■ **TASK OBJECTIVE**: Could you update the material below by replacing "hillside town" with "village on the hill" and leaving everything else unchanged?
>> BEGIN GIVEN DATA
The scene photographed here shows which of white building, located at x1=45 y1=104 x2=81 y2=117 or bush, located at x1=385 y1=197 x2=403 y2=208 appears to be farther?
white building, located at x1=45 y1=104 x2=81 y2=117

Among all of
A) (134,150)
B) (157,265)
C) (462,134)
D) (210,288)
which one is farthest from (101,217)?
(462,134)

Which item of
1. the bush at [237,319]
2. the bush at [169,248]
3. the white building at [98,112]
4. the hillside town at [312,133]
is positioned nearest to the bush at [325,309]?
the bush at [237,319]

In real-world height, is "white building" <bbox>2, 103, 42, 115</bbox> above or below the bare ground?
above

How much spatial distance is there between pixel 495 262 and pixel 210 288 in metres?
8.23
>> END GIVEN DATA
■ **EXERCISE RESULT**:
The scene photographed here shows which of white building, located at x1=45 y1=104 x2=81 y2=117 or bush, located at x1=385 y1=197 x2=403 y2=208 appears to be farther?
white building, located at x1=45 y1=104 x2=81 y2=117

Among all of
A) (134,150)
B) (157,265)
C) (462,134)
D) (210,288)
which one is farthest from (101,217)?
(462,134)

Which item of
1. the bush at [237,319]
2. the bush at [169,248]
3. the white building at [98,112]
4. the village on the hill at [312,133]
is positioned nearest to the bush at [325,309]?
the bush at [237,319]

In real-world height, is "white building" <bbox>2, 103, 42, 115</bbox> above or below the bare ground?
above

How much spatial distance is there between pixel 495 262 and pixel 210 288 in metres?
8.23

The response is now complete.